Crónica lo realzó, el asunto cobró
importancia, apenas se comentó en algunos segmentos de la radio, y el gobierno ya no ignoró la denuncia.
Entre ambos periódicos, hubo otras diferencias en el trato informativo.
La nota de Jaime Avilés partió de una denuncia que él recibió y a partir de un montaje que hizo para engañar
al ex funcionario y a su hijo. Avilés dijo ser un viejo empresario italiano que mandó a su sobrino a conocer los
favores que recibiría, y el pago que debía hacer por ello, para emprender un negocio en la Rivera Maya. La reunión
ocurrió en el hotel Four Seasons y el sobrino del "viejo italiano" fue Massimo Calandri, reportero del diario
La Repubblica. Jaime Avilés, "debidamente disfrazado", siguió de cerca aquella plática, grabada, en la que Guido y Bruno
Belsasso le expusieron las ventajas de su asesoría. La historia, para varios periodistas emocionante y justificada, tuvo
sustento en el sitio www.ipglaw.com, que anunciaba los servicios de Belsasso, "miembro del gabinete del presidente
Vicente Fox" y "con amplias relaciones políticas" para agilizar diversos trámites legales de negocios en México.

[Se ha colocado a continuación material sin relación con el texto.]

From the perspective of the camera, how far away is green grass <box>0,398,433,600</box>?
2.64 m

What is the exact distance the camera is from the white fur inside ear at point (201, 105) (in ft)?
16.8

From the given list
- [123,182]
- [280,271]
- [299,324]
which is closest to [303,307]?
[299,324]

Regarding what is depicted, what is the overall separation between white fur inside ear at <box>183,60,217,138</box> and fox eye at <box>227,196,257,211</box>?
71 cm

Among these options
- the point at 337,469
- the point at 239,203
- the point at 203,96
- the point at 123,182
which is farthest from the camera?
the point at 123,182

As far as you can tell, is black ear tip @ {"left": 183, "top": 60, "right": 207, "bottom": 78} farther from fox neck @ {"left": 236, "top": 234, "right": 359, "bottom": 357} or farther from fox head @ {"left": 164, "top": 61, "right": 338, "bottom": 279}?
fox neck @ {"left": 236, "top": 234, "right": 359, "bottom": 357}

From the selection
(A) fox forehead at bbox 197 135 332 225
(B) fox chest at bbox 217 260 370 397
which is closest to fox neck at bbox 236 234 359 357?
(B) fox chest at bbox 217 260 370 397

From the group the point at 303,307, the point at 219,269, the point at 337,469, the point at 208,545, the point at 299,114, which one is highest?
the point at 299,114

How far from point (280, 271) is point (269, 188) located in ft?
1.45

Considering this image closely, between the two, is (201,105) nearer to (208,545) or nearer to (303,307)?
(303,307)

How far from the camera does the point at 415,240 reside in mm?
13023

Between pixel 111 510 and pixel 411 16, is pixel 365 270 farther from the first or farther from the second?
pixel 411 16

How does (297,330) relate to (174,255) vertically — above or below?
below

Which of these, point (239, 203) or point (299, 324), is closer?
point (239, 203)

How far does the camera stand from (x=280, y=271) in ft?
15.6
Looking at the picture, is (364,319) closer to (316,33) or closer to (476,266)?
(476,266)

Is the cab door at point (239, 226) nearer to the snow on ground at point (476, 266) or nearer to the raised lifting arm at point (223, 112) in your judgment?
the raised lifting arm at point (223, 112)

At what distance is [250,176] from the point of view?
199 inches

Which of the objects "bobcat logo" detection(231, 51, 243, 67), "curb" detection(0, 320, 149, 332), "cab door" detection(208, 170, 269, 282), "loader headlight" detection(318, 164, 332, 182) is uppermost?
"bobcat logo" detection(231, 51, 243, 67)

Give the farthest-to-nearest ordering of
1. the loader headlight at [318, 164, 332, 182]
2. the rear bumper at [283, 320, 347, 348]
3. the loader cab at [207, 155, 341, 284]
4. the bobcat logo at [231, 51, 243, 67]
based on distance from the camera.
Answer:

Crónica mostró que no basta la primicia periodística para lograr consistencia; enseñó que en el trato de
la información estaría la clave para ello y demostró también que la tramposa epopeya periodística estaba de más.
Puso el tema en ocho columnas, le dio contexto y, con sobriedad y contundencia, reseñó la página Web arriba
descrita. Luego siguió el asunto, difundió en portada las declaraciones de varios legisladores de la oposición y profundizó
en la carrera del doctor Belsasso. Nos parece que
Crónica debió citar la nota de Avilés, como lo hizo cuando, el 22
de agosto, dio crédito a Leopoldo Mendívil, columnista de
El Heraldo, como la fuente de la que obtuvo y difundió
las dos cartillas militares distintas, que muestran cómo Belsasso engañó a las autoridades para obtener el
cargo de cónsul general de México en Nueva York (un falso documento muestra que nació en el Distrito Federal
y otro que nació en Trieste, Italia).
Sólo cuando renunció aquel funcionario,
La Jornada dedicó al asunto el titular principal,
Guido Belsasso dimite; traficaba con
influencias, donde sobresale el subtítulo "Investigación de Avilés en
La Jornada propició la
caída". Fue hasta entonces cuando sus editores buscaron capitalizar lo que, en su momento, no quisieron o no
pudieron hacer. También hasta ese momento los otros medios dieron importancia al asunto, entre estos, unos no dieron
los antecedentes periodísticos las notas de
La Jornada y Crónica, pero la mayor parte sólo citó a
La Jornada, como Joaquín López-Dóriga en Radio Fórmula quien, en el noticiero de televisión que conduce, difundió la grabación
de aquella reunión entre los señores Belsasso y el impostor empresario.